▶ Tasks to complete
A) In the passage on Namarrkon, what was the purpose of the violent thunderstorms he created during the ancient climate change? Respond in one to three sentences.
B) Carry on the passage about Namarrkon, the Kunwinjku lightning being, from the point at which it ends.

▶ Passage
* * *
In Australian Aboriginal mythology (specifically Kunwinjku), Mamaragan or Namarrkon is a lightning Ancestral Being who speaks with thunder as his voice. He rides a storm-cloud and throws lightning bolts to humans and trees. He lives in a Billabong.

==Characteristics and appearance==
Namarrkon is the lightning man. Namarrkon soaks up the sun's rays, which form bright arcs of light across each of his shoulders. He is mostly unseen, living high in the sky and riding storm clouds. He makes thunderous sounds by striking the clouds with stone axes fixed to his head, elbows, and knees.

He appears each year in Kunumeleng, pre-monsoon season, reminding people of the consequences of invoking the spiritual power. If people disobey the law, Namarrkon hisses, crackles, and even strikes the offender with his fiery spears of lightning.

== Actions during ancient climate change ==
The climate changed nearly 7,000 years ago, causing the ice caps to melt and sea levels to rise. During this period, Namarrkon created violent thunderstorms in preparation for the Wet Season rains brought by the Rainbow Serpent.
* * *
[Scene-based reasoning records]
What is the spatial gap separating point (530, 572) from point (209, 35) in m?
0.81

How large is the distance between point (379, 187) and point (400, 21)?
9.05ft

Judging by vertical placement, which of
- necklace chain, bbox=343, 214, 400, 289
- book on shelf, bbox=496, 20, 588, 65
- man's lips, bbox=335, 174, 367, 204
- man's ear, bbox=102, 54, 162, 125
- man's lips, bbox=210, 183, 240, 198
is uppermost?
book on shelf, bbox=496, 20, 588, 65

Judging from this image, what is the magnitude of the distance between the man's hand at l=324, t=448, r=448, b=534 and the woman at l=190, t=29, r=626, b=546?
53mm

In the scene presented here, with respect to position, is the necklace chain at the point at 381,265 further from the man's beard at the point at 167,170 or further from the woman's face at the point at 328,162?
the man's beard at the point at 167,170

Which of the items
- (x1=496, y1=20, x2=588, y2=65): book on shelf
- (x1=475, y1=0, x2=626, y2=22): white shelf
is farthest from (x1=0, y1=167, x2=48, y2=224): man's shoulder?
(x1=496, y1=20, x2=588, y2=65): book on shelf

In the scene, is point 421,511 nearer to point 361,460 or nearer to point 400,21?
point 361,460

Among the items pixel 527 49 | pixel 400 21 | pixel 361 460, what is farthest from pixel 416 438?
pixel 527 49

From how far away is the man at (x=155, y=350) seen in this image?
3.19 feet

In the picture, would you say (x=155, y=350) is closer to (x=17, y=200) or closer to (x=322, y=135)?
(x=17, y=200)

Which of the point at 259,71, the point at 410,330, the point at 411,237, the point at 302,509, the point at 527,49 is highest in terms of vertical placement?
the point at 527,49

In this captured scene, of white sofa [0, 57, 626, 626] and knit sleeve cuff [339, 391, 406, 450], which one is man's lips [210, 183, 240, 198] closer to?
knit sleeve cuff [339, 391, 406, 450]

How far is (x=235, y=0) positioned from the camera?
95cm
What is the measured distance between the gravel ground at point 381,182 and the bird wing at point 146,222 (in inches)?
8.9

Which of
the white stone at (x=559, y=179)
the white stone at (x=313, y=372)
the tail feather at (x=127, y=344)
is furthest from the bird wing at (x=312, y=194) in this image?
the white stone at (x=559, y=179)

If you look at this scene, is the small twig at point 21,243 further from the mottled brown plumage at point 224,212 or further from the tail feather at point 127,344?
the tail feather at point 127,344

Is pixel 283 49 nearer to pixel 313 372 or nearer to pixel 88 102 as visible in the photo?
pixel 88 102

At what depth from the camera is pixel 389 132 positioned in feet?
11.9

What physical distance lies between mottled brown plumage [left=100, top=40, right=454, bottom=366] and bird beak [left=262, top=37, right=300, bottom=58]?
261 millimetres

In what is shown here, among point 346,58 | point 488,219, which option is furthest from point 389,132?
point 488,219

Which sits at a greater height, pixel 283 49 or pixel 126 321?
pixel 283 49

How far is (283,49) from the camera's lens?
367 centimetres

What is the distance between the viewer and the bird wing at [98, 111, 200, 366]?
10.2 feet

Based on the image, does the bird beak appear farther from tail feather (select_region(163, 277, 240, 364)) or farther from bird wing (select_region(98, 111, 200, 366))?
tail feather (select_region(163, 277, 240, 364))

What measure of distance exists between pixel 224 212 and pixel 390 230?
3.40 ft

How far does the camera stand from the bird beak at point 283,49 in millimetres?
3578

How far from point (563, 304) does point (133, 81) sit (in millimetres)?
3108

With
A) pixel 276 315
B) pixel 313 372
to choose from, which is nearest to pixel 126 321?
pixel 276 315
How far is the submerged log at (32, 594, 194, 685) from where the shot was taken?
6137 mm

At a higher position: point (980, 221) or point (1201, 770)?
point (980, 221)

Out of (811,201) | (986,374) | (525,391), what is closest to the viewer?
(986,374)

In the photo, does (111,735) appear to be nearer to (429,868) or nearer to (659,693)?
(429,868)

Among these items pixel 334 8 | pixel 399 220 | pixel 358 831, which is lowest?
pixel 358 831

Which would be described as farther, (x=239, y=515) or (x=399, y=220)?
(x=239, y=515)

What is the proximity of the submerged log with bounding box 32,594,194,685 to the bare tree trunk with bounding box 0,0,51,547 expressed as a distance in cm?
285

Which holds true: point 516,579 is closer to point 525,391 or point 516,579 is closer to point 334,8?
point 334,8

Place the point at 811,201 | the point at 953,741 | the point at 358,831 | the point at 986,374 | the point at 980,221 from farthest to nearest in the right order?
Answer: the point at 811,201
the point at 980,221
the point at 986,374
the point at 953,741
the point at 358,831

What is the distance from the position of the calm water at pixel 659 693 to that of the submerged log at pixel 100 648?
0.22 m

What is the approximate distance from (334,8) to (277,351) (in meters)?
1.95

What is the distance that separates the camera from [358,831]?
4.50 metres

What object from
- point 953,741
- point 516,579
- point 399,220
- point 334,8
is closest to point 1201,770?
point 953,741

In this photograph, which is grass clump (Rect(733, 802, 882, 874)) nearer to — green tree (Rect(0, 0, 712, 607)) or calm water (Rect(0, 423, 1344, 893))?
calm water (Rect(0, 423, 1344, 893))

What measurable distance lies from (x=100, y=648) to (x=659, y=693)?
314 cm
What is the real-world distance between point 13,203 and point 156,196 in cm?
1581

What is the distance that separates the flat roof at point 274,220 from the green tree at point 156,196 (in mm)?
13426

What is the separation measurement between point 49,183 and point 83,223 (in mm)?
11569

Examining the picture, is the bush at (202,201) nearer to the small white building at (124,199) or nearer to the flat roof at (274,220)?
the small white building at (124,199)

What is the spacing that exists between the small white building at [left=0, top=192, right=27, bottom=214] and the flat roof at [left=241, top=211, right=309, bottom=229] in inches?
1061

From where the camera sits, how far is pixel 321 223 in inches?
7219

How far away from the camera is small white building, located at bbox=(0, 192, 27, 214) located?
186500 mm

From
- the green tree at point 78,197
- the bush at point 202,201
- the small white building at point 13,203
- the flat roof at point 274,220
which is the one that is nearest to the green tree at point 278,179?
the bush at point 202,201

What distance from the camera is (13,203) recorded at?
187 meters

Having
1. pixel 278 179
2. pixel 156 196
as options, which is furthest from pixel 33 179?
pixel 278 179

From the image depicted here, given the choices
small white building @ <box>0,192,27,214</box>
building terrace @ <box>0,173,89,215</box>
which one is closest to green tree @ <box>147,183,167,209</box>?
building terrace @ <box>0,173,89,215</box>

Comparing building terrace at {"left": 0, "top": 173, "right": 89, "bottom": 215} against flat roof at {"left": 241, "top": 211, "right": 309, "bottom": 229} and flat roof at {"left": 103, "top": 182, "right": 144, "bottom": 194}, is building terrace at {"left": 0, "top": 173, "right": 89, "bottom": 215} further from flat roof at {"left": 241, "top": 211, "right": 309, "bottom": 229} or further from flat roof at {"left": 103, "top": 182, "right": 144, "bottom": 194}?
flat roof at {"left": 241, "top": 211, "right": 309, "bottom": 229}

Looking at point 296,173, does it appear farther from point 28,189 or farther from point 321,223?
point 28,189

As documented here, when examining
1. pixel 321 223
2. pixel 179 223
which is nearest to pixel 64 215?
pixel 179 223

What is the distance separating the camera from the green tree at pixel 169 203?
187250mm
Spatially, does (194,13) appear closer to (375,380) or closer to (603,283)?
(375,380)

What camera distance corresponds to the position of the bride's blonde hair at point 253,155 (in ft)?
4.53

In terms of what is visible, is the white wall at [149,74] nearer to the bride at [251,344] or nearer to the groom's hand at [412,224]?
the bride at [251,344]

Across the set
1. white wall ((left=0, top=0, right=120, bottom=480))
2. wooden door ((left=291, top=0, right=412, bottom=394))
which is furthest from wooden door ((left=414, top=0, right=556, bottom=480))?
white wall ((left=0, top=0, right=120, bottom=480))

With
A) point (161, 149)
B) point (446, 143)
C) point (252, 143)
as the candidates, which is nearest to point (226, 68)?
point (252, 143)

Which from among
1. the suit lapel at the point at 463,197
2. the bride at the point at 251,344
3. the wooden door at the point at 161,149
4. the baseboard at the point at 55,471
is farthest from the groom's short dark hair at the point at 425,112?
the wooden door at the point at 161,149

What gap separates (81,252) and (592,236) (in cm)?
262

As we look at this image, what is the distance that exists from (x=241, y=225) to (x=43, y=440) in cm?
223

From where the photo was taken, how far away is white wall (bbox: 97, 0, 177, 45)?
* * *
▶ Solved tasks
A) He created the violent thunderstorms in preparation for the Wet Season rains brought by the Rainbow Serpent. This took place nearly 7,000 years ago, when the climate changed, the ice caps melted, and sea levels rose.

B)
== Dreaming site ==
During the dry season, Namarrkon lives in a billabong not far from Numbuwah, a sacred rock in Western Arnhem Land. Namarrkon's dreaming site (djadjan) is a slight projection in the outline of the Arnhem Land escarpment. It consists of three fused pillars, one with a circular hole near the top. This is a few km northeast of the Nourlangie Rock tourist site to the east of Koongarra saddle. Namarggon left one eye (the hole) to watch for the monsoon, but also to watch his estranged wife, whose home is a cave in a pillar near Koongarra. Namarrkondjadjan is well-named, as the promontory creates the earliest intense lightning storms.

== In Aboriginal art ==
Namarrkon is depicted in Arnhem land Rock art with the best known depiction being at Nourlangie rock. This spirit was also depicted by numerous aboriginal artists on bark paintings including Lofty Nadjamerrek, Nadjombolmi, and Mick Kubarkku. He is depicted with stone axes on his elbows or knees and lightning surrounding his body. Only certain artists who have the right to this dreaming may paint depictions of this spirit.

==In popular culture==
The character has been adapted or mentioned in some media; in DC Comics, the Wizard Shazam's revised backstory is revealed during "Darkseid War", revealing his true name to be Mamaragan. He is responsible for empowering both Black Adam and Shazam as his champions. In One Piece, Eneru uses an attack called Mamaragan in an attempt to destroy Skypiea.